Em julho, advogados do salvadorenho alegaram em um processo judicial que ele foi espancado e sofreu tortura psicológica durante sua detenção na prisão de segurança máxima. Segundo a defesa, ele foi “submetido a graves maus-tratos (...), incluindo fortes espancamentos, privação severa de sono, nutrição inadequada e tortura psicológica”. Ao chegar na prisão, Garcia e outros detentos teriam ouvido de um funcionário:

— Bem-vindos.
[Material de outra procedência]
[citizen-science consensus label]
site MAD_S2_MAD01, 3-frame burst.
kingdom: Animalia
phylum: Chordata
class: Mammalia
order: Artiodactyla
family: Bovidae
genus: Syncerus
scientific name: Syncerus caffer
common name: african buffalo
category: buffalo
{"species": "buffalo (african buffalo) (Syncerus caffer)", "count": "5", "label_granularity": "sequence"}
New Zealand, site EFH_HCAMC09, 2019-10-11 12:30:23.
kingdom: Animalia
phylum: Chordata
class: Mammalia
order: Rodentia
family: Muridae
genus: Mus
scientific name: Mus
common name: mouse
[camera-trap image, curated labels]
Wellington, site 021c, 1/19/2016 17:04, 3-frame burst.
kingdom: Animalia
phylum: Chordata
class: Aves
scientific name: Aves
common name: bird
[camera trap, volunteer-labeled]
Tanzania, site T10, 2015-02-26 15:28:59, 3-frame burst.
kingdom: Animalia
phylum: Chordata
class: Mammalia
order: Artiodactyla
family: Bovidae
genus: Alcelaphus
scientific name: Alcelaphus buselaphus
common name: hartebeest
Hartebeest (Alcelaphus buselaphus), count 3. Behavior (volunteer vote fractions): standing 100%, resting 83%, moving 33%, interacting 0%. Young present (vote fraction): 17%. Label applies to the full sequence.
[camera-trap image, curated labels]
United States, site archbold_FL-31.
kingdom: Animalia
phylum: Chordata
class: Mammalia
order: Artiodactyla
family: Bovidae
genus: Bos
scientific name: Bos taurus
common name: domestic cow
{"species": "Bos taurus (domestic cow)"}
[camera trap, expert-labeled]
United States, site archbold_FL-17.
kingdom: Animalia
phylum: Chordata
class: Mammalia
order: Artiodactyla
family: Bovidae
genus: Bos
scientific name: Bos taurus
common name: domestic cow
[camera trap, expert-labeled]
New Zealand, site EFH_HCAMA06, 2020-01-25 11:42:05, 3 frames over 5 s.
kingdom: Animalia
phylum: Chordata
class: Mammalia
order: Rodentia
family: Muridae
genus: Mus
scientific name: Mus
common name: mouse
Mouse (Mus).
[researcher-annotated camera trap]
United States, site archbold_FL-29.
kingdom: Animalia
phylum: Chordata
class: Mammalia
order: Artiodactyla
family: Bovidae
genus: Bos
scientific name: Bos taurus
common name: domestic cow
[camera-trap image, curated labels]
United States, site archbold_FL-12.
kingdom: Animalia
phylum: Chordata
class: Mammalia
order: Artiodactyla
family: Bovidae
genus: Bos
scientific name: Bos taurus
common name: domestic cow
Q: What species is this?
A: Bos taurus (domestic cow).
Quem entra aqui, não sai.

Funcionários o obrigaram a se despir, “chutaram suas pernas com botas e o espancaram na cabeça e nos braços”, escreveram os advogados. Eles rasparam sua cabeça e o espancaram com varas de madeira enquanto o arrastavam para uma cela, deixando hematomas por todo o corpo. Garcia e outros 20 salvadorenhos “foram forçados a se ajoelhar das 21h às 6h, e os guardas espancavam qualquer um que caísse de exaustão”.

Os prisioneiros eram confinados em beliches de metal sem colchões em uma cela lotada, sem janelas e com luzes brilhantes acesas 24 horas por dia. Seus advogados alegaram ainda que García perdeu 14 quilos durante suas duas primeiras semanas na prisão.